🤖 AI Summary
This work proposes a flexible and rigorous monitoring framework for two-arm randomized controlled trials that addresses the challenge of Type I error control in adaptive designs with frequent interim analyses and data-dependent adaptations. Built upon E-values and E-processes, the approach enables valid inference under composite null hypotheses and supports futility monitoring, seamlessly integrating group sequential and Bayesian perspectives. By constructing E-processes via betting martingales and incorporating calibration strategies, multiplicity adjustments, and hybrid design elements, the method guarantees strict Type I error control without requiring pre-specified analysis times. The framework is implemented in the open-source R package evalinger. Numerical experiments demonstrate that, under continuous monitoring, the proposed method not only maintains exact Type I error control but also achieves higher statistical power compared to conventional group sequential approaches.
📝 Abstract
Adaptive clinical trials rely on interim analyses, flexible stopping, and data-dependent design modifications that complicate statistical guarantees when fixed-horizon test statistics are repeatedly inspected or reused after adaptations. E-values and e-processes provide anytime-valid tests and confidence sequences that remain valid under optional stopping and optional continuation without requiring a prespecified monitoring schedule. This paper is a methodology guide for practitioners. We develop the betting-martingale construction of e-processes for two-arm randomized controlled trials, show how e-values naturally handle composite null hypotheses and support futility monitoring, and provide guidance on when e-values are appropriate, when established alternatives are preferable, and how to integrate e-value monitoring with group sequential and Bayesian adaptive workflows. A numerical study compares five monitoring rules -- naive and calibrated versions of frequentist, Bayesian, and e-value approaches -- in a two-arm binary-endpoint trial. Naive repeated testing and naive posterior thresholds inflate Type I error substantially under frequent interim looks.
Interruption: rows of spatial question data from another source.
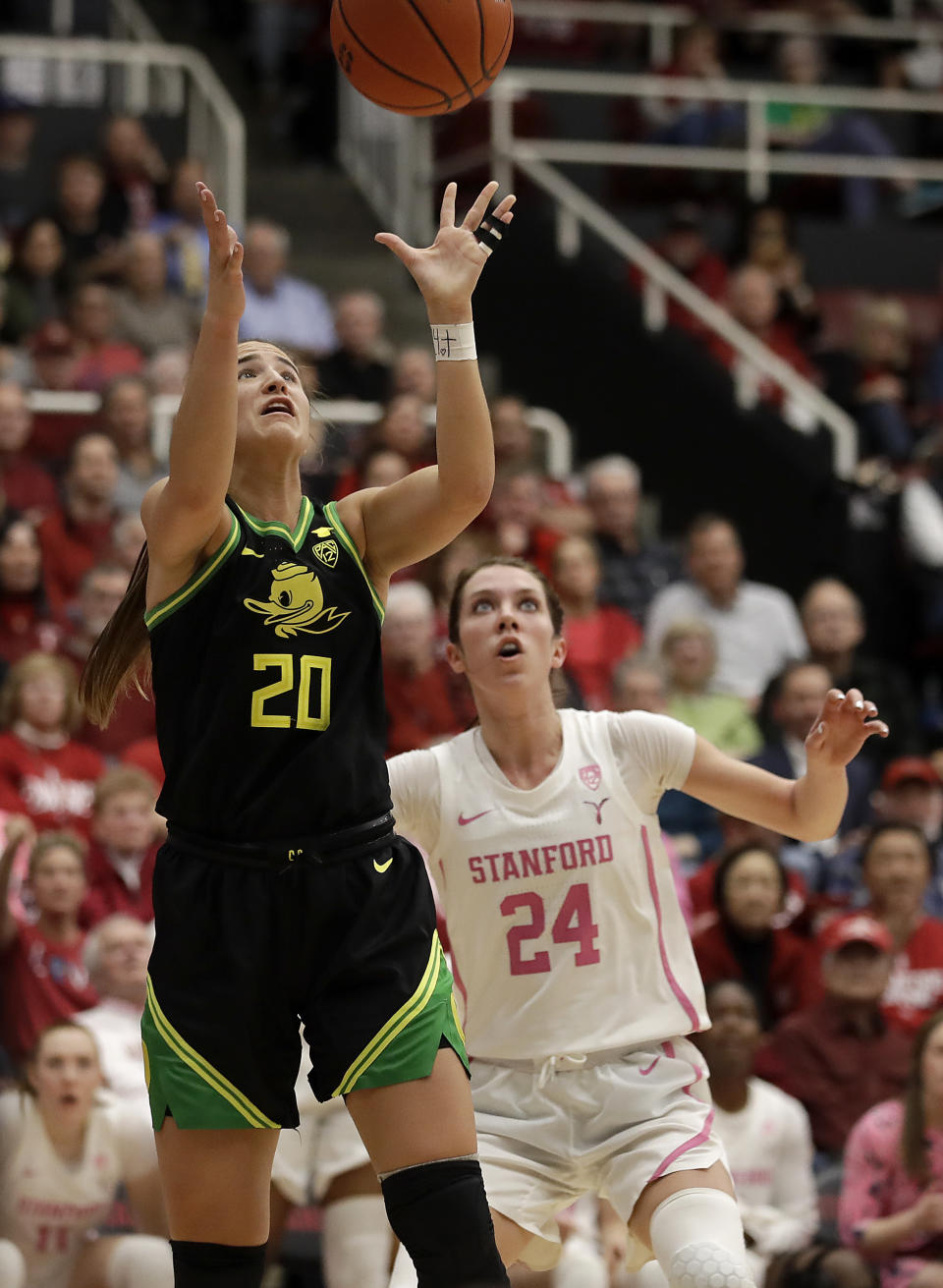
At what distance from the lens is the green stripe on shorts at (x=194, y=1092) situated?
3.39 meters

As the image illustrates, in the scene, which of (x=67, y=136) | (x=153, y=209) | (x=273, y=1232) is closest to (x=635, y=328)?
(x=153, y=209)

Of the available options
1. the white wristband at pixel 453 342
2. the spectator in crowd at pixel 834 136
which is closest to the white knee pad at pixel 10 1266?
the white wristband at pixel 453 342

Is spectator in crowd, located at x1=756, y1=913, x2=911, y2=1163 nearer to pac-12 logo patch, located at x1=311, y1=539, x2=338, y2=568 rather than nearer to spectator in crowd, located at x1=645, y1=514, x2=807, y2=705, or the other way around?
spectator in crowd, located at x1=645, y1=514, x2=807, y2=705

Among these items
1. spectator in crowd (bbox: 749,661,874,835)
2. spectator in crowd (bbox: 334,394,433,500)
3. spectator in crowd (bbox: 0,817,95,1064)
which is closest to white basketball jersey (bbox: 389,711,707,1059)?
spectator in crowd (bbox: 0,817,95,1064)

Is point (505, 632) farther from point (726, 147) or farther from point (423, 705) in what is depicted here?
point (726, 147)

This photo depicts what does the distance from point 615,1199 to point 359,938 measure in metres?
1.03

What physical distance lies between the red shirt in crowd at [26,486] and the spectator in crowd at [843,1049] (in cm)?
428

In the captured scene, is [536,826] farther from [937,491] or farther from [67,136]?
[67,136]

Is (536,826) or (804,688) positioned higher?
(804,688)

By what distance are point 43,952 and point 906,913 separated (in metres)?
2.97

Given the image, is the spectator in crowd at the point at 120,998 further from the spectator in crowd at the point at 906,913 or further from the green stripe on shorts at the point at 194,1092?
the green stripe on shorts at the point at 194,1092

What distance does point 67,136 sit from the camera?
478 inches

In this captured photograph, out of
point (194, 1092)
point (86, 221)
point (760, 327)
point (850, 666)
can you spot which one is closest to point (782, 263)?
point (760, 327)

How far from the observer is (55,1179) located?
6.00 m
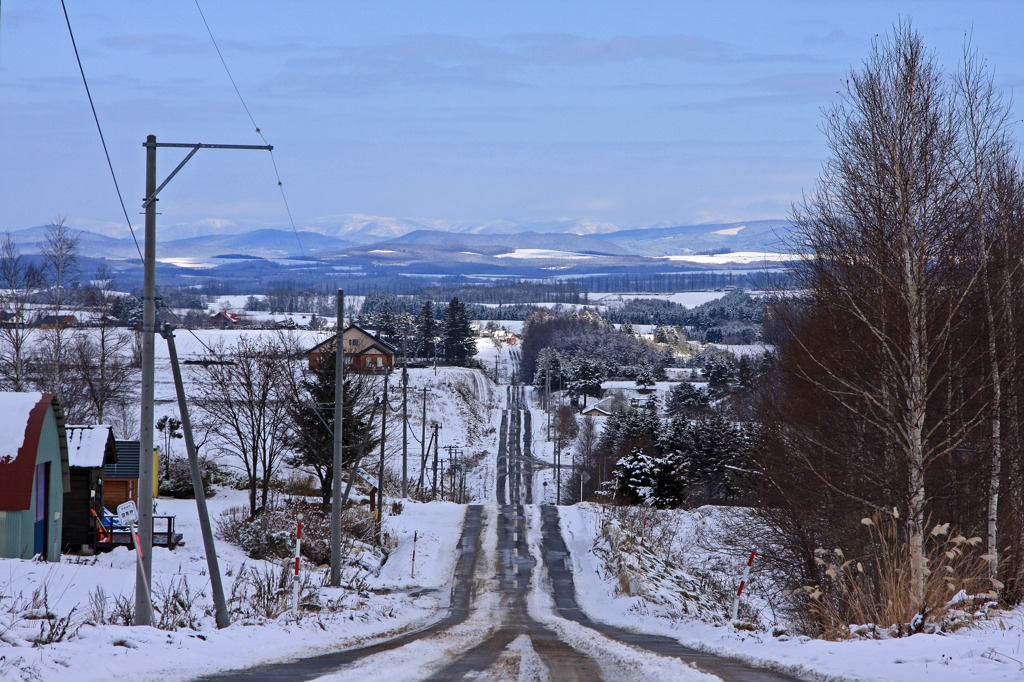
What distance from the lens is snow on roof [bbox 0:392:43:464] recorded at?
60.6 ft

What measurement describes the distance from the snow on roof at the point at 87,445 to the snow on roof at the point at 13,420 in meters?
5.40

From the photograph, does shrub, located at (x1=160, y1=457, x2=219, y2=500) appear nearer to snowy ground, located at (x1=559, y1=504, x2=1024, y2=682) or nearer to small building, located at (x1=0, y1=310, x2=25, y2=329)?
A: small building, located at (x1=0, y1=310, x2=25, y2=329)

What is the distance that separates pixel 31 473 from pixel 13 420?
153 cm

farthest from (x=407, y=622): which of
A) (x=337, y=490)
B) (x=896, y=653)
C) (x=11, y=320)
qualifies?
(x=11, y=320)

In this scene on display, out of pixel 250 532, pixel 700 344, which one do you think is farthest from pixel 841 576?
pixel 700 344

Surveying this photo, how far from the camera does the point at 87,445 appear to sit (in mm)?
25141

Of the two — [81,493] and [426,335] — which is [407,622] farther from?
[426,335]

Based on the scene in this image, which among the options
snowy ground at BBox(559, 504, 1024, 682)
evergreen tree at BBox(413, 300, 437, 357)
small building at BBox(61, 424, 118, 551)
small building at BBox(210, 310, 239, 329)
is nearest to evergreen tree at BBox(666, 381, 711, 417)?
evergreen tree at BBox(413, 300, 437, 357)

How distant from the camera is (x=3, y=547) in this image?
59.2ft

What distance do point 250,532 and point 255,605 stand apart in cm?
1521

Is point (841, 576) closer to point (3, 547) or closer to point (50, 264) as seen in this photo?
point (3, 547)

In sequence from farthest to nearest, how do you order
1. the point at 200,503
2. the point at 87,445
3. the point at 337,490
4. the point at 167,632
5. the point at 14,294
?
the point at 14,294, the point at 87,445, the point at 337,490, the point at 200,503, the point at 167,632

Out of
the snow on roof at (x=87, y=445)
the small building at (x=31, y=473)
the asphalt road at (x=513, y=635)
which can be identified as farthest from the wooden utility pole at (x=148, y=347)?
the snow on roof at (x=87, y=445)

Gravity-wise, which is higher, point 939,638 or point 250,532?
point 939,638
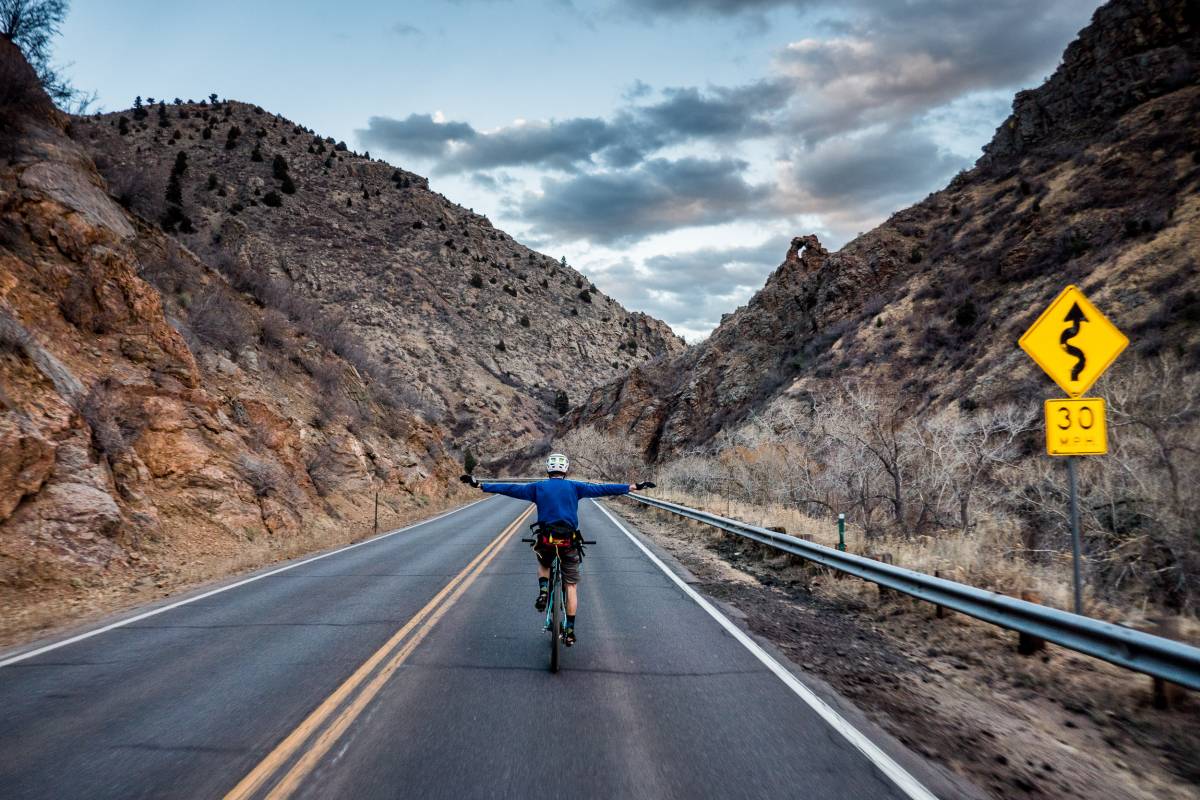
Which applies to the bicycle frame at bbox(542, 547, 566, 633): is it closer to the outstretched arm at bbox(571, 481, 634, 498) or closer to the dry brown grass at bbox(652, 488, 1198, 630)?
the outstretched arm at bbox(571, 481, 634, 498)

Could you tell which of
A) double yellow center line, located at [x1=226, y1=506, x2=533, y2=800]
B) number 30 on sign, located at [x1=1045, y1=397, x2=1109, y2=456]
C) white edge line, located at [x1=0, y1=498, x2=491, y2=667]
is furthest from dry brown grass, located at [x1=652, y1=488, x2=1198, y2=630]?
white edge line, located at [x1=0, y1=498, x2=491, y2=667]

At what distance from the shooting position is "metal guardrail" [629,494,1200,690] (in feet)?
13.1

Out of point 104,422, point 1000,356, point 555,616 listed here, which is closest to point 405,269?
point 1000,356

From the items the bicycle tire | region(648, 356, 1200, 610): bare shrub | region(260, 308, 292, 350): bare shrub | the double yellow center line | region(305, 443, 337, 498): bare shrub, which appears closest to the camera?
the double yellow center line

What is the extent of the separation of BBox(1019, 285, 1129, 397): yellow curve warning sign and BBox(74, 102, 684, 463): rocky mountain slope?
49.9 m

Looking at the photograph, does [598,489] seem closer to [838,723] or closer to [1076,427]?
[838,723]

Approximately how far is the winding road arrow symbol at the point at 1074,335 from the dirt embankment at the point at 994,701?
2704 mm

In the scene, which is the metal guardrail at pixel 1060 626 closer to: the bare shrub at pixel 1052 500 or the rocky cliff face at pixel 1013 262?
the bare shrub at pixel 1052 500

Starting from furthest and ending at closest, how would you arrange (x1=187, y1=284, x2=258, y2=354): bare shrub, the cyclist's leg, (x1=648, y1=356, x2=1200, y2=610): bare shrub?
(x1=187, y1=284, x2=258, y2=354): bare shrub
(x1=648, y1=356, x2=1200, y2=610): bare shrub
the cyclist's leg

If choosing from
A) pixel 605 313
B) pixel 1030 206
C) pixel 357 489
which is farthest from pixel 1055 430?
pixel 605 313

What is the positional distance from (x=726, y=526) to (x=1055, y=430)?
9.25m

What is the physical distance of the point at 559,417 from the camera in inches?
2955

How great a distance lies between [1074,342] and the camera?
639cm

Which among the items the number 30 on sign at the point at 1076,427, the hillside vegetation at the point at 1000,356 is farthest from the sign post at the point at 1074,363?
the hillside vegetation at the point at 1000,356
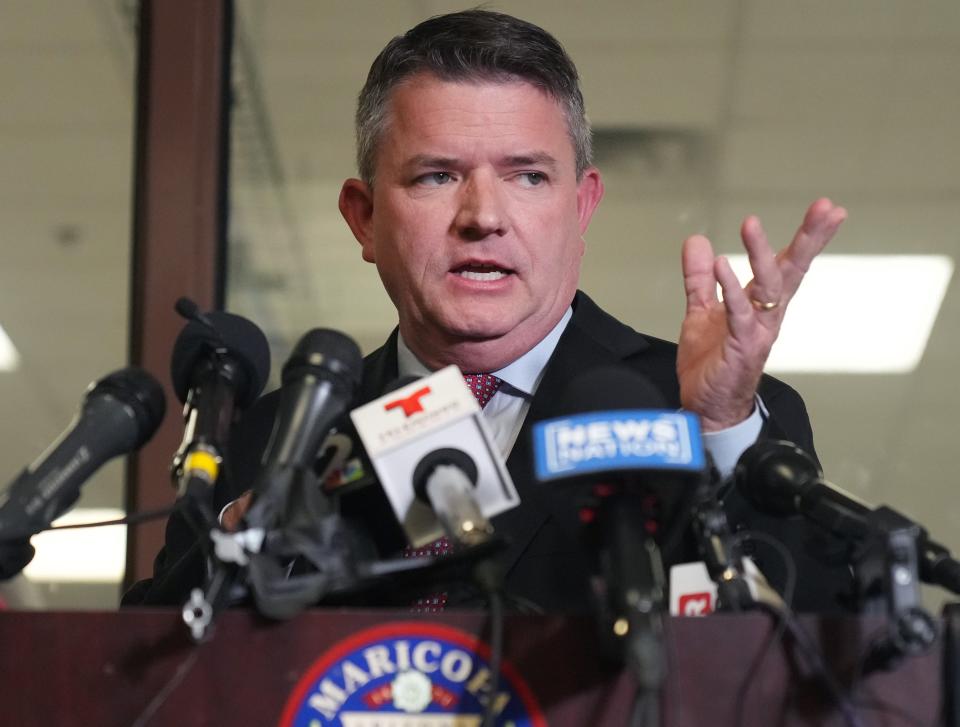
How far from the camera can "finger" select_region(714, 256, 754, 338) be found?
128cm

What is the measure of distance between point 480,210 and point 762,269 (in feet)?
1.36

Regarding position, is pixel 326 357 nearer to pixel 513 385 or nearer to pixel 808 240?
pixel 808 240

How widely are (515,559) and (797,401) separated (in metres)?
0.43

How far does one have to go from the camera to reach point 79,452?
3.13 ft

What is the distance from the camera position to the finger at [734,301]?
1.28 meters

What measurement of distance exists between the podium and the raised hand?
0.46 metres

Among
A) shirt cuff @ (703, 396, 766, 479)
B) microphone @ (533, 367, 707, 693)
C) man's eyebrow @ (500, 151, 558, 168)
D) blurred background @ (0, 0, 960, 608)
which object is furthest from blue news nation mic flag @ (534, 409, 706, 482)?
blurred background @ (0, 0, 960, 608)

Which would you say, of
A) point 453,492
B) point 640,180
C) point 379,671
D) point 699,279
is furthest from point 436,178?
point 640,180

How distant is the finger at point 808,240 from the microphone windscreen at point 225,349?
0.57 metres

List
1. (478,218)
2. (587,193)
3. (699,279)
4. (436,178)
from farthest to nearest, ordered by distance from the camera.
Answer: (587,193) < (436,178) < (478,218) < (699,279)

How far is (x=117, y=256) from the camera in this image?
9.28ft

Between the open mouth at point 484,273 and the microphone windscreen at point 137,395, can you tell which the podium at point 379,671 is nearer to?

Among the valid methods, the calibrated group sequential rule achieves the highest power, the e-value rule provides robust anytime-valid control with moderate power, and the calibrated Bayesian rule is the most conservative. Extended simulations show that the power gap between group sequential and e-value methods depends on the monitoring schedule and reverses under continuous monitoring. The methodology, including futility monitoring, platform trial multiplicity control, and hybrid strategies combining e-values with established methods, is implemented in the open-source R package `evalinger` and situated within the regulatory framework of the January 2026 FDA draft guidance on Bayesian methodology.